■ The task ■
Among the lines of data below, reproduce only those from the one with "Shopping Bags Of" through the one with "Photo - TCU", exactly as they stand, both ends included.

■ Exercise inputs ■

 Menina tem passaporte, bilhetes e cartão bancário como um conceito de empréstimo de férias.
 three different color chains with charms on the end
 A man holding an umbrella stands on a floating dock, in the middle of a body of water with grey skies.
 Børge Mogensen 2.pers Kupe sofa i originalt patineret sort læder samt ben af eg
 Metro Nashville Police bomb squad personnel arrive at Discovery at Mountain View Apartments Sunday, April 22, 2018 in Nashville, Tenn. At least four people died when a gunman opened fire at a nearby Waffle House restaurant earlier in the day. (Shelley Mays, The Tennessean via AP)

* * *

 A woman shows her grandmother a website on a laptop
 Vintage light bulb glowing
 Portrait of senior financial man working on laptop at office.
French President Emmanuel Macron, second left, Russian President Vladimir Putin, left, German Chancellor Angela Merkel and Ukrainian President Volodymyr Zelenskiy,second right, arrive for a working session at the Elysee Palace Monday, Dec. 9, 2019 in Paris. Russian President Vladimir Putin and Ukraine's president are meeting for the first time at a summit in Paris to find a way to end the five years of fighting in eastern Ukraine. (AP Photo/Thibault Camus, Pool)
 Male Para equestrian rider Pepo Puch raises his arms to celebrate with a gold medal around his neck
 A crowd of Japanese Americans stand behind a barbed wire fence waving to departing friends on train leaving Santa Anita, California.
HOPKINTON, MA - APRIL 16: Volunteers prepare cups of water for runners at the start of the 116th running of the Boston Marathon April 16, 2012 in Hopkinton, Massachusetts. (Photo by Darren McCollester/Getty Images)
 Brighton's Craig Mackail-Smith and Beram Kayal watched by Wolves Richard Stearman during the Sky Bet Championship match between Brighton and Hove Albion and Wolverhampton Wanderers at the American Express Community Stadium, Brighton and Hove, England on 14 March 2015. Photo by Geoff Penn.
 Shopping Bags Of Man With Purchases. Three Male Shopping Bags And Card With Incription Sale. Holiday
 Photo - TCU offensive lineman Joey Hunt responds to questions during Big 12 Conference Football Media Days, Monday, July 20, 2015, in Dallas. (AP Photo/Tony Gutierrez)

■ Expected answer ■
 Shopping Bags Of Man With Purchases. Three Male Shopping Bags And Card With Incription Sale. Holiday
 Photo - TCU offensive lineman Joey Hunt responds to questions during Big 12 Conference Football Media Days, Monday, July 20, 2015, in Dallas. (AP Photo/Tony Gutierrez)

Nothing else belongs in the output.